"She's quite the new-ager. She's into those magnetic bracelets and crystals and mood rings, what have you. I mean, God bless her, she's a sucker for all that stuff."
REVIEW: I was looking forward to this one because for some reason I'm unusually tickled by stories about people having to pass as Stepford-normal. It has its moments, but the A-plot is a little too outrageous for its own good. I mean, is it REALLY worth living in Arcadia Falls if the rules are that strict and any deviation, even accidental, brings the ire of a murderous garbage monster? A garbage monster given life by a Tibetan spell brought to the States by Gogolak, an overzealous conformity freak who runs the planned community like it's a cult, yet can't seem to stop new people from buying homes in the neighborhood? Beyond the premise, the show is vague about a number of its plot points - where Big Mike goes after he's attacked, just what makes the creature attack Gololak at the end, why there's a camera-like POV in Mulder and Scully's house when they apparently aren't being watched...

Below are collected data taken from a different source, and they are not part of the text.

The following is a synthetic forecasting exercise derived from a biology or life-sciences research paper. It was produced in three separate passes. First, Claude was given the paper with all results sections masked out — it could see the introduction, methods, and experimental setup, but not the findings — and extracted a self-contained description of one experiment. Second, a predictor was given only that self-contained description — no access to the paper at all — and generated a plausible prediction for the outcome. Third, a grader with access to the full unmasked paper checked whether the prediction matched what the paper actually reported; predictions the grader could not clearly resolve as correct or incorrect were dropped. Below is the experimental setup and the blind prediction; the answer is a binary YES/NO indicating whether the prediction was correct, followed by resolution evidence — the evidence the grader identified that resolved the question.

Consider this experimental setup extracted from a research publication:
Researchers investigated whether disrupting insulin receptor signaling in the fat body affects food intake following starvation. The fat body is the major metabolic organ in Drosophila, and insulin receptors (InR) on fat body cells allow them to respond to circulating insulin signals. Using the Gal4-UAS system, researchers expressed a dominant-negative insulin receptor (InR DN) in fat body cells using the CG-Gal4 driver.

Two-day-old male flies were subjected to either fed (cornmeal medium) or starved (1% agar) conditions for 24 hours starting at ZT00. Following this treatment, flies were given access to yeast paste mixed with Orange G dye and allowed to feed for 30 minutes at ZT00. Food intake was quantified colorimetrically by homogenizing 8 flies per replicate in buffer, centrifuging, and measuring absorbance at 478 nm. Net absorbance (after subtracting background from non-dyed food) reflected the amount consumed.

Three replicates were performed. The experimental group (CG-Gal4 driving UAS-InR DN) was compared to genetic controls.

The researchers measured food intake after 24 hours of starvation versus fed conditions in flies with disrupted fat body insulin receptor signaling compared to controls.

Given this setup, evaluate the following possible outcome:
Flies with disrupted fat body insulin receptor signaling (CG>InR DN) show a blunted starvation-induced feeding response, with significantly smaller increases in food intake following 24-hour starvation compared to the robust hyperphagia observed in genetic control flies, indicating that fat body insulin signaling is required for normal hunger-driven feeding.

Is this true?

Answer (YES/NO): NO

So the reason to watch this one is pretty much the comedy that can be derived from Mulder and Scully posing as a married suburban couple. Mulder uses it tease Scully, primarily, presenting HER as the UFO/New Age freak he fell in love with. She forces a smile and bears it, but when they're alone together, makes it plain she doesn't really have any patience for his faux amorousness. Sorry 'shippers! She has no interest whatsoever. Air kisses? There's also mild amusement to be gotten from their "at home" behavior, but these aren't too remarkable - the usual face masks and toilet seats left in the up position. Still, Scully's pretty funny in the way she calls him out on it. Almost makes me want these two to become platonic roommates.
Ultimately, that's not enough to salvage the episode. It seems like it has something to say, about tribal behavior in the modern age, about the anxiety of fitting in, about gated communities in general, about Victorian discipline and the dark underbelly it's hiding or repressing, but nothing really comes into sharp focus. Arcadia is content to play this as a light romp and a put down of suburban life (or at least, the gated kind).
REWATCHABILITY: Medium - The comedy is fun, if a little obvious, but the monster of the week is less than remarkable.